ACTION ITEM
Set down exactly the lines in the records below that run from the line with "order: Lagomorpha" to the line with "common name: snowshoe hare", inclusive, and nothing more.

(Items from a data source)
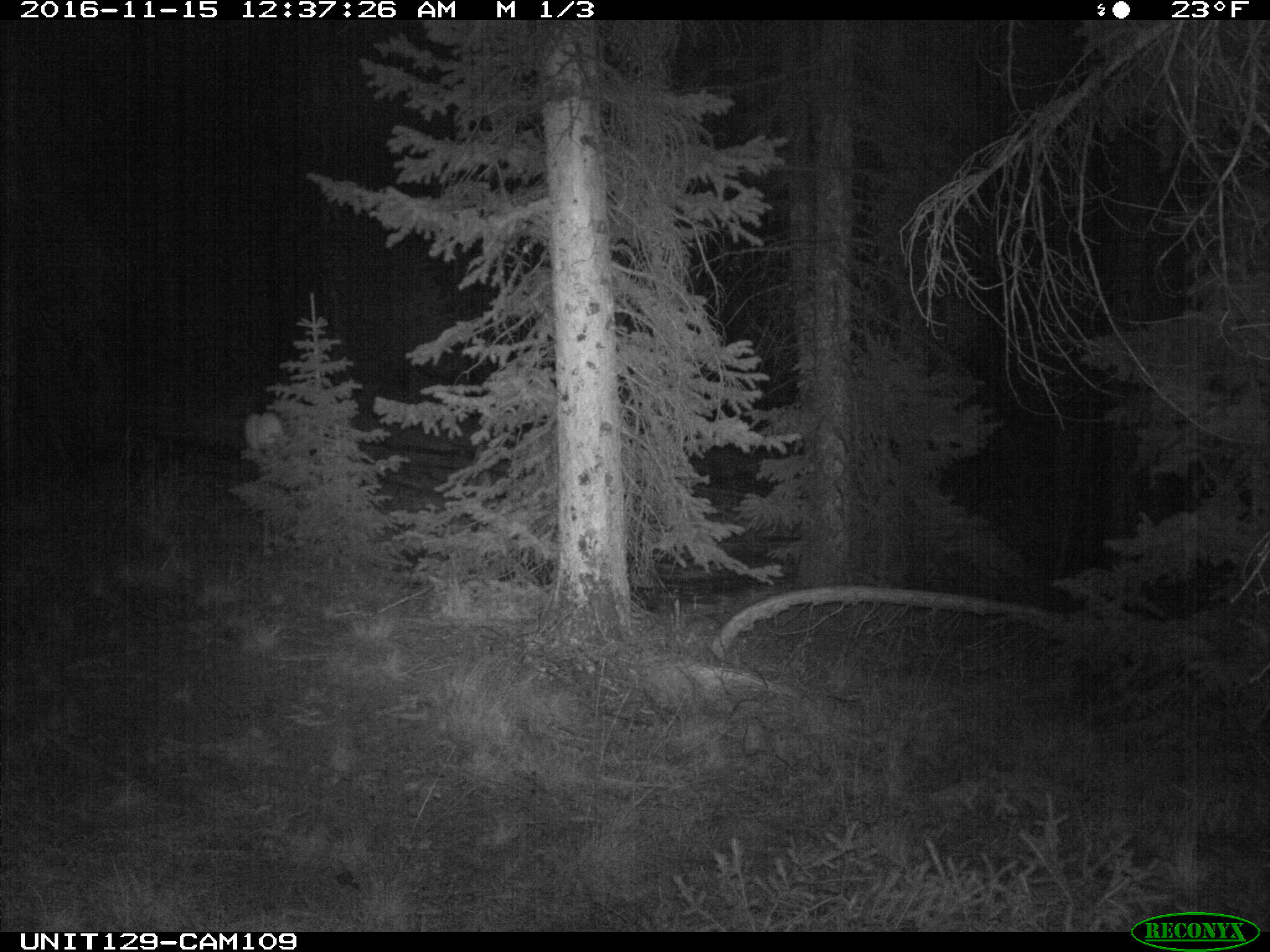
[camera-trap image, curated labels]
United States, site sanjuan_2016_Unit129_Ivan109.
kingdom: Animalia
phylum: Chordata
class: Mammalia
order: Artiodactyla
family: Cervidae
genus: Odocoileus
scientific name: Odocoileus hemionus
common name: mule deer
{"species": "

---

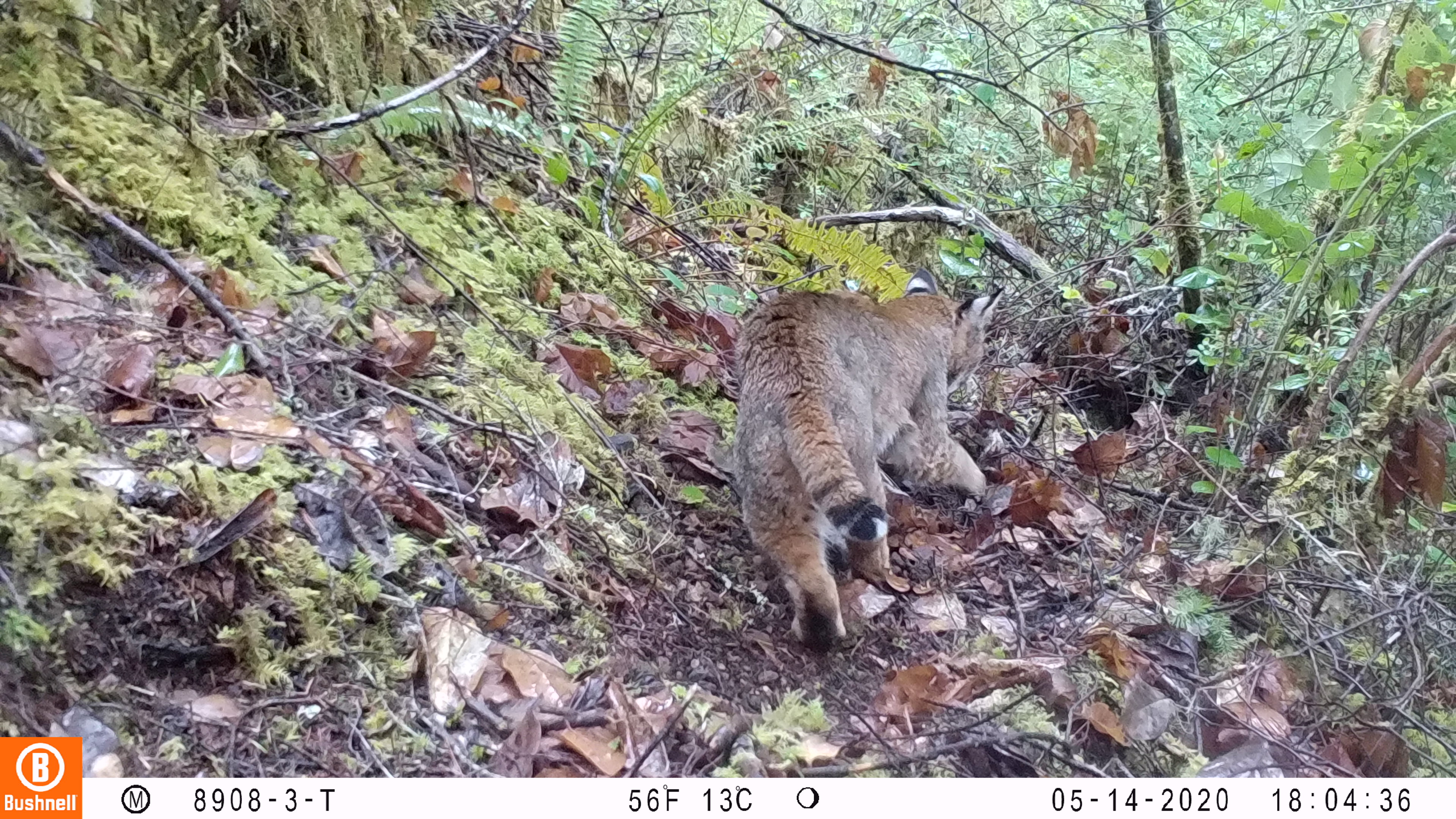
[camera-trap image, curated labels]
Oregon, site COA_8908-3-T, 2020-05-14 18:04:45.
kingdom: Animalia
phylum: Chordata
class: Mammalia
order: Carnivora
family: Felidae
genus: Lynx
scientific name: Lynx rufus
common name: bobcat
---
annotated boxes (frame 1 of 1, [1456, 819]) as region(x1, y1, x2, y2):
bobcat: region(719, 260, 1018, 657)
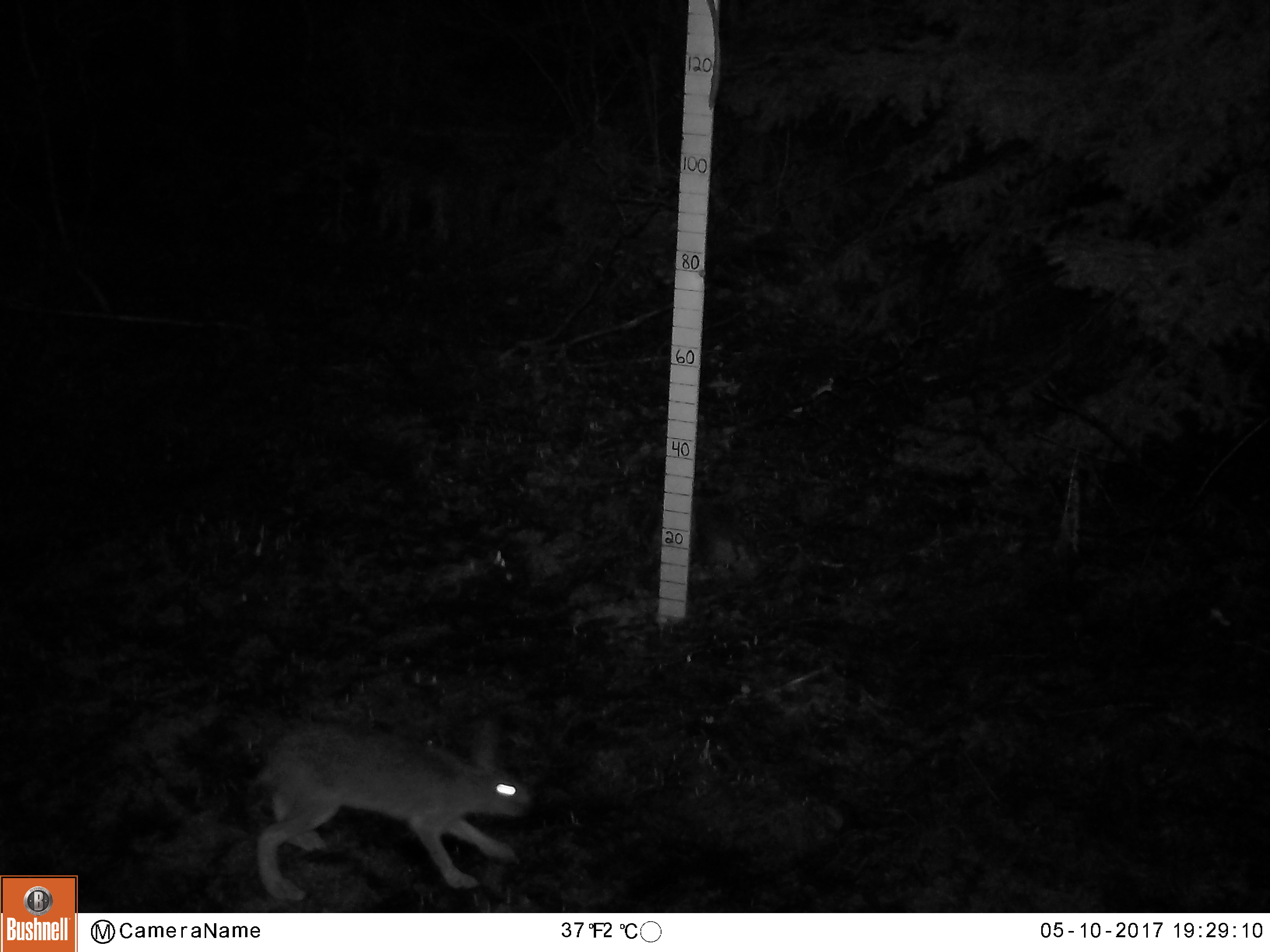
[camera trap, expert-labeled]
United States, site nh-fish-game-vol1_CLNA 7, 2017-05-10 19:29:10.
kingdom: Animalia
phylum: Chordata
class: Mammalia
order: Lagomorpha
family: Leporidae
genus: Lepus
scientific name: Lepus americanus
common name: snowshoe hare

TASK ANSWER
order: Lagomorpha
family: Leporidae
genus: Lepus
scientific name: Lepus americanus
common name: snowshoe hare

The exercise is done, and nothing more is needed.